● Given request: Copy the lines verbatim, beginning with the line that contains "What distance divides" and continuing through the end of the data, and only those lines.

[begin Data entries]

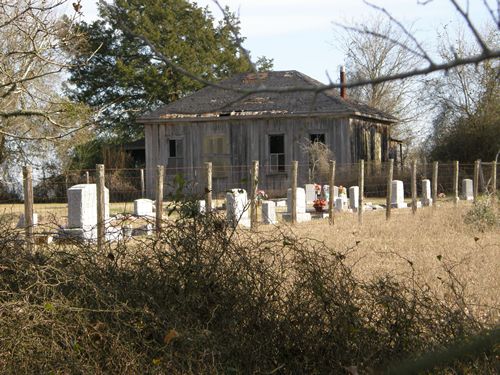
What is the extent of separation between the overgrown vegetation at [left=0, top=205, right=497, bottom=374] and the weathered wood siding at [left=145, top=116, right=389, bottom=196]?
29333 millimetres

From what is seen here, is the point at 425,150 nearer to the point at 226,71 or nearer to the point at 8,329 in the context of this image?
the point at 226,71

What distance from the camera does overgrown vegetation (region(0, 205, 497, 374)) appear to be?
209 inches

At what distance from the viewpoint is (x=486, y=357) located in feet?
17.8

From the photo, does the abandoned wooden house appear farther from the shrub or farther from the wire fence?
the shrub

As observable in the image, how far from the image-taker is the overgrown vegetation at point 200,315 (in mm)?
5309

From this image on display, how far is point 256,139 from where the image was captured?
37.0 meters

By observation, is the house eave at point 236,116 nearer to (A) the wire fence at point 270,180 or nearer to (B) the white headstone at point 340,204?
(A) the wire fence at point 270,180

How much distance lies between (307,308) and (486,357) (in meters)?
1.27

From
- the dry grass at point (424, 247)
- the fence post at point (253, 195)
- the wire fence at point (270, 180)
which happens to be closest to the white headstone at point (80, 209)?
the fence post at point (253, 195)

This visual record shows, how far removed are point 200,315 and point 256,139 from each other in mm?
31185

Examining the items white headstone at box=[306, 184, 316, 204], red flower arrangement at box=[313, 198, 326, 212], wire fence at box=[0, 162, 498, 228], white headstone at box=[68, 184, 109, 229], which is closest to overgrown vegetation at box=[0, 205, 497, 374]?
white headstone at box=[68, 184, 109, 229]

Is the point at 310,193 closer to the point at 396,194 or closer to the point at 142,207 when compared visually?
the point at 396,194

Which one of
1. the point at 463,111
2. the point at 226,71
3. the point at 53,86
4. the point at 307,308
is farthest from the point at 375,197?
the point at 307,308

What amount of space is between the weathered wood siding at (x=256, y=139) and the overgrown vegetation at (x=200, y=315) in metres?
29.3
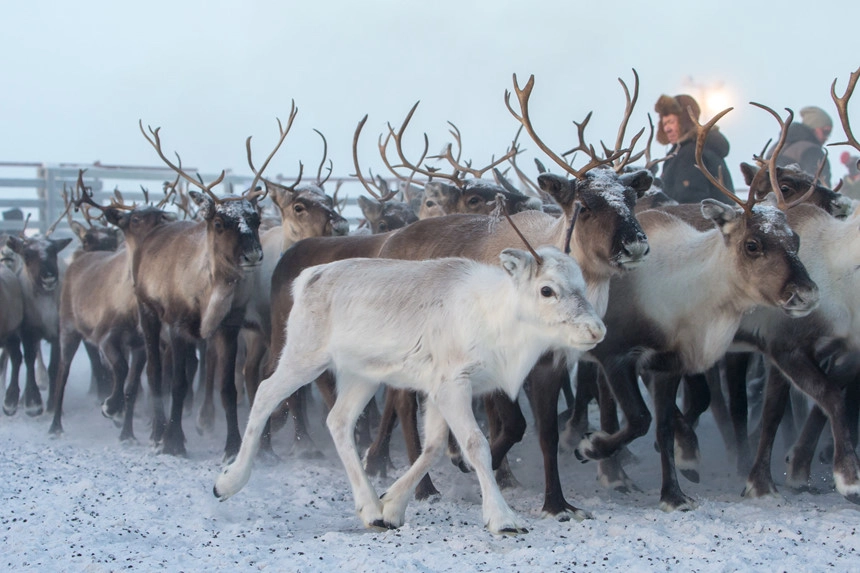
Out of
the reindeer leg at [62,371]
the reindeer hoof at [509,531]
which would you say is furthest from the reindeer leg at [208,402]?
the reindeer hoof at [509,531]

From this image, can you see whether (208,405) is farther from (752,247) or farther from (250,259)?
(752,247)

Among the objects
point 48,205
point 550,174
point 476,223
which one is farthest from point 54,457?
point 48,205

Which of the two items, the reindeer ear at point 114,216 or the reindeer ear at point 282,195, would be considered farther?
the reindeer ear at point 114,216

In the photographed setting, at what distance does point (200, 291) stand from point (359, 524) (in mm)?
3054

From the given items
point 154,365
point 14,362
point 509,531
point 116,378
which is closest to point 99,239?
point 14,362

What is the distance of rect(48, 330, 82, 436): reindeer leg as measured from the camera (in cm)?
851

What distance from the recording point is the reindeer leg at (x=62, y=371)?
851 cm

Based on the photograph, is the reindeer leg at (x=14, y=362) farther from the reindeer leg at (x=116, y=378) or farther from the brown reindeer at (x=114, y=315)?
the reindeer leg at (x=116, y=378)

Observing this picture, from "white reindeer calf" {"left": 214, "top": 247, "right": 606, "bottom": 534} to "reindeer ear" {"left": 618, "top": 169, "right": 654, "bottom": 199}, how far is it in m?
0.96

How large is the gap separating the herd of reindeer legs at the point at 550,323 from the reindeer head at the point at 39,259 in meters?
2.57

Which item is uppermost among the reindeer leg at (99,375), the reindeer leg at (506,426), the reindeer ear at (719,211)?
the reindeer ear at (719,211)

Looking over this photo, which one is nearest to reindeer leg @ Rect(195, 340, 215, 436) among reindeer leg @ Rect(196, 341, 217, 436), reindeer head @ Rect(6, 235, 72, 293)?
reindeer leg @ Rect(196, 341, 217, 436)

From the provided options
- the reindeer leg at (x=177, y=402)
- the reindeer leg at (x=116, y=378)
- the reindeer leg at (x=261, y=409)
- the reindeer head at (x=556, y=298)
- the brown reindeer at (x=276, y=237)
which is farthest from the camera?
the reindeer leg at (x=116, y=378)

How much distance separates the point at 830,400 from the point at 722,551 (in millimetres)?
1532
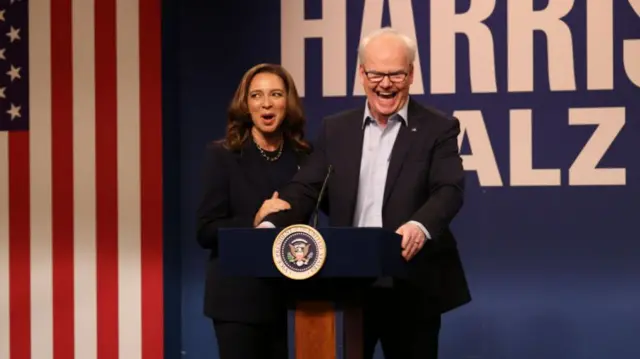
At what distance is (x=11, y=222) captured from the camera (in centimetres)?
459

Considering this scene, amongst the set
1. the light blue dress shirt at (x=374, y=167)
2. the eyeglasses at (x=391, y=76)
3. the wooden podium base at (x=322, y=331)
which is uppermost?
the eyeglasses at (x=391, y=76)

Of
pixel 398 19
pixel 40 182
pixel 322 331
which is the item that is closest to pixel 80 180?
pixel 40 182

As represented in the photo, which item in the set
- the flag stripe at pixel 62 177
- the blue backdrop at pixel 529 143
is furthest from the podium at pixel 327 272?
the flag stripe at pixel 62 177

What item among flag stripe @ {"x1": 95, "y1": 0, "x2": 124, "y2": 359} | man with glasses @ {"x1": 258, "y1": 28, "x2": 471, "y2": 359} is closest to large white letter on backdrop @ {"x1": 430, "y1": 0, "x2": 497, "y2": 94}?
flag stripe @ {"x1": 95, "y1": 0, "x2": 124, "y2": 359}

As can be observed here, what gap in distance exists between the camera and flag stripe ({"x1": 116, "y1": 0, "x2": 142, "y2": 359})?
14.8 ft

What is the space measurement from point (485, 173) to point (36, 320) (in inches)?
84.1

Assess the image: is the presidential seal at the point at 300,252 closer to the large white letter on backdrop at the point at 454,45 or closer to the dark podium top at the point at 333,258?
the dark podium top at the point at 333,258

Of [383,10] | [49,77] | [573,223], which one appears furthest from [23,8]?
[573,223]

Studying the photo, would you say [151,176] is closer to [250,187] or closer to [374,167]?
[250,187]

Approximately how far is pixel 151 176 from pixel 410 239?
7.20 ft

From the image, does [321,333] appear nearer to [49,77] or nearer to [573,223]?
[573,223]

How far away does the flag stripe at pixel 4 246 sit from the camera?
15.1 ft

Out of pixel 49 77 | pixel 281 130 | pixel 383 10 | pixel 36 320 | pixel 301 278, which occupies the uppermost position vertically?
pixel 383 10

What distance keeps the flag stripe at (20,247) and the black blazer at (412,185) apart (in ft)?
6.79
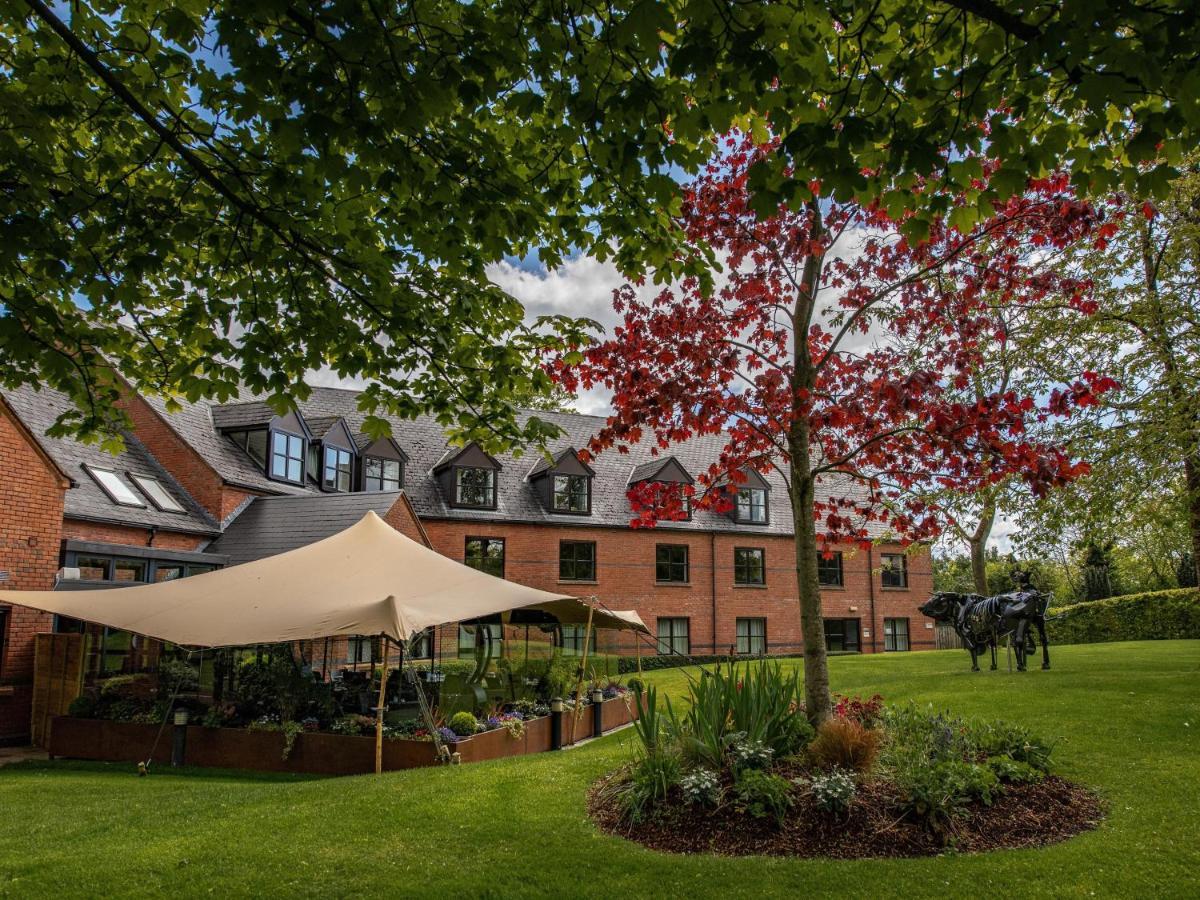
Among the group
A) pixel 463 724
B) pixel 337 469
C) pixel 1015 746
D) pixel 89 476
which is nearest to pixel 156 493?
pixel 89 476

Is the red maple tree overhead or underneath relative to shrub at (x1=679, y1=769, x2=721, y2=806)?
overhead

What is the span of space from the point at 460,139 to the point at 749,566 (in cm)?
2687

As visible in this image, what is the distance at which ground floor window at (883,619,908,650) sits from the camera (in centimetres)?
3303

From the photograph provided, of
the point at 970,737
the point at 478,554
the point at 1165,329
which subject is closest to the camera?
the point at 970,737

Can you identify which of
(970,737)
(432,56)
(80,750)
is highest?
(432,56)

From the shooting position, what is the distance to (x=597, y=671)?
17203 mm

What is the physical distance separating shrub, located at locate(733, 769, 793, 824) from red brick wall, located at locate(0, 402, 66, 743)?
12623 millimetres

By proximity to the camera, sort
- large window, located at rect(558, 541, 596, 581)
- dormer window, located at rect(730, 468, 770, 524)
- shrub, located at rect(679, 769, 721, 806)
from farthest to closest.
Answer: dormer window, located at rect(730, 468, 770, 524), large window, located at rect(558, 541, 596, 581), shrub, located at rect(679, 769, 721, 806)

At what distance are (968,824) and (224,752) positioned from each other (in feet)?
32.0

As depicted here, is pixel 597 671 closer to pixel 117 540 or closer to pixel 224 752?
pixel 224 752

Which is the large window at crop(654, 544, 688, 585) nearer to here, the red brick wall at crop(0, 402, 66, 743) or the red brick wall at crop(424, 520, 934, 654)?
the red brick wall at crop(424, 520, 934, 654)

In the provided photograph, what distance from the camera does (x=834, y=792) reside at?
6.11 m

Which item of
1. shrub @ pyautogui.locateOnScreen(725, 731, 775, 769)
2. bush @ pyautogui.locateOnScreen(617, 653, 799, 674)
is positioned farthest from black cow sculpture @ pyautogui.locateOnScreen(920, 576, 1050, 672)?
bush @ pyautogui.locateOnScreen(617, 653, 799, 674)

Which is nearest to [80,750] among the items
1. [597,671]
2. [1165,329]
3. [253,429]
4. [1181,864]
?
[597,671]
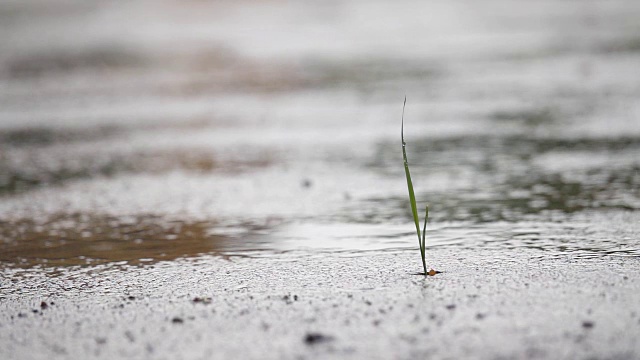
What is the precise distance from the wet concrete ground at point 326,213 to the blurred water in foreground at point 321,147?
1.4 inches

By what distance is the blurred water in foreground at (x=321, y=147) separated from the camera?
18.9ft

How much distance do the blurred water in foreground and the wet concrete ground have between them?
4 cm

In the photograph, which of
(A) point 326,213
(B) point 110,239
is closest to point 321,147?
(A) point 326,213

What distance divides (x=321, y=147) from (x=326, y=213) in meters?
3.20

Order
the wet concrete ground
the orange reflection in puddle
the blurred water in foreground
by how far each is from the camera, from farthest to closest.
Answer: the blurred water in foreground, the orange reflection in puddle, the wet concrete ground

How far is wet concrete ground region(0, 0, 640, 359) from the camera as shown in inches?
152

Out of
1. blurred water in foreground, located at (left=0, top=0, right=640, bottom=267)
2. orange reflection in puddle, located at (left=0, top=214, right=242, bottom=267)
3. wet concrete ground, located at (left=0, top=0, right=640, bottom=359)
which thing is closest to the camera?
wet concrete ground, located at (left=0, top=0, right=640, bottom=359)

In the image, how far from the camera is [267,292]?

[end Data entries]

● Complete answer:
What distance divides (x=321, y=147) from (x=326, y=213) in meters?
3.20

Order
the wet concrete ground
the orange reflection in puddle
the blurred water in foreground
by how far each is from the camera, from farthest to closest.
Answer: the blurred water in foreground, the orange reflection in puddle, the wet concrete ground

How far is wet concrete ground region(0, 0, 640, 359) from the camera as shown in inches?
152

Out of
1. blurred water in foreground, located at (left=0, top=0, right=640, bottom=267)
2. orange reflection in puddle, located at (left=0, top=214, right=242, bottom=267)
3. wet concrete ground, located at (left=0, top=0, right=640, bottom=359)
which thing is closest to the camera?
wet concrete ground, located at (left=0, top=0, right=640, bottom=359)

In the image, how far from the camera is [267,292]?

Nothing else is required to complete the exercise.